The popular vote, meanwhile, went to Zwinky. The avatar service has a huge, dedicated user base consisting largely of teens. In our original review, we said that Zwinky “will probably be a massive viral success despite a lack of interest from the geek elite”. We stand by that claim going into 2007.

3. Social News and Social Bookmarking



Our Choice: Digg

People’s Choice: Trailfire

Hot for 2007: Del.icio.us, StumbleUpon, Blinklist

View Nominees

As the site that defined social news as we know it, we had no hesitation in choosing Digg as our pick in this category. Digg’s ability to send massive amounts of traffic to any site became legendary, while it has largely eclipsed Slashdot as the hot hangout for tech addicts. We’ve yet to see whether the site’s expansion beyond technology will succeed, but we still feel that Digg’s contribution to the social space has been vital. Meanwhile del.icio.us, the undisputed leader of social bookmarking, has continued its unstoppable momentum this year, and will probably do so in 2007. But we also love StumbleUpon: the 4 year-old site shows us that not all successful startups were an instant hit.
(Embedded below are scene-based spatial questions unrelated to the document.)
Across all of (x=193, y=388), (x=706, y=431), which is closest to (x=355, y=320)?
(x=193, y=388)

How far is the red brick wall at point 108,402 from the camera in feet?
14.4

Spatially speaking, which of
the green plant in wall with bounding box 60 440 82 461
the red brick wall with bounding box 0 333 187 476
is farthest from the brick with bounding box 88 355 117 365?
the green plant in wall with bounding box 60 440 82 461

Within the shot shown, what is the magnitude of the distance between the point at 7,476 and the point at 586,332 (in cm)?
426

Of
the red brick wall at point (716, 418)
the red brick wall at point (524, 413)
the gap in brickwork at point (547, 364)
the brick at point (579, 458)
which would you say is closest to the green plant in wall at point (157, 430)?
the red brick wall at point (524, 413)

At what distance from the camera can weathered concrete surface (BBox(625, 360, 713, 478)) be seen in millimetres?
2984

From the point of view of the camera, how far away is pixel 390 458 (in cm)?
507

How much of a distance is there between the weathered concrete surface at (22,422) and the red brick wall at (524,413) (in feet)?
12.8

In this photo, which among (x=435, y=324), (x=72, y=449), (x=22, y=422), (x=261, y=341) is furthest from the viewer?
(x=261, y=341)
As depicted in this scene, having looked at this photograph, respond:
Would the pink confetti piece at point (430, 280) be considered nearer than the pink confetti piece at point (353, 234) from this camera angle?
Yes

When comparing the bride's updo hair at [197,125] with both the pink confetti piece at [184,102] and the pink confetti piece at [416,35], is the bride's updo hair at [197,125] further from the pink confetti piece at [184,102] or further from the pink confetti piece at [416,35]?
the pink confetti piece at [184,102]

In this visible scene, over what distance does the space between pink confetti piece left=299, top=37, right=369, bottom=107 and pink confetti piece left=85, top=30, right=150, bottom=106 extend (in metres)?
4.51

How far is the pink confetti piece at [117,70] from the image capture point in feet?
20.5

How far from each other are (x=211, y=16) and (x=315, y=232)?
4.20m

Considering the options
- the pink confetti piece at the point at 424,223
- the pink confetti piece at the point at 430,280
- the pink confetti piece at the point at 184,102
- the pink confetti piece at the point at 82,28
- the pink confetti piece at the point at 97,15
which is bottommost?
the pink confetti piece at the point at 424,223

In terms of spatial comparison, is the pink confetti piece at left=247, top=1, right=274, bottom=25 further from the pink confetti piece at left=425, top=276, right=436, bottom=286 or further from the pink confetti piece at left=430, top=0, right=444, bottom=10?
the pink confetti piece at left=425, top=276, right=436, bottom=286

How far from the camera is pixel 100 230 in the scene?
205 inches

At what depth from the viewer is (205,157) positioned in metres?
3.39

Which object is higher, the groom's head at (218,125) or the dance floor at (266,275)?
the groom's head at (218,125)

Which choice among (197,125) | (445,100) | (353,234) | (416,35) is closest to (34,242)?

Even so, the enthusiasm for StumbleUpon is almost universal, and we like their new StumbleVideo service.

Your choice was Trailfire, a service that lets you create “trails” of pages and share them with others. We gave the service a cautiously positive review when it launched, and we’d still love the ability to create new trails without downloading the browser plugin.

4. Sports and Fitness



Our Choice: FanNation

People’s Choice: Takkle

Hot for 2007: SportsVite, Ultrafan


View Nominees

This category had some very strong contenders. The People’s Choice went to the high school sports site Takkle (we like it too), while we picked FanNation. As we’ve said in the past, FanNation’s interface can be a little bamboozling at first, but we think overall the site’s design and feature set is strong. We feel the same way about Takkle, which has improved dramatically with the recent addition of video. However, SportsVite and Ultrafan were also very strong, and new to us. We hope to have more coverage of all these sites in the New Year. Our testing also suggested that none of these sites has established a large user base yet - there’s still plenty of opportunity for newcomers in this market.

5. Photo Sharing



Our Choice: Flickr

People’s Choice: Twango

Hot for 2007: Zooomr, Webshots, ImageShack, Tabblo, Pickle, BubbleShare

View Nominees

Our choice in this category is probably fairly predictable: Flickr was one of the early innovators in the photo-sharing space, to the extent that other new photo-sharing sites began to be labeled “Flickr clones”. Perhaps one of the biggest innovators this year has been Zooomr, which has added features at a tremendous pace - they lost out narrowly in the voting to the media-sharing site Twango (we also gave that one a fairly positive review this year), but we think Zooomr might be one of the hottest players as we go into 2007. We’re also excited about BubbleShare, a startup that hasn’t gained much coverage here, but seems to have some innovative ideas. And let’s not forget about Webshots, which was massively improved by a redesign and the addition of many new features this year.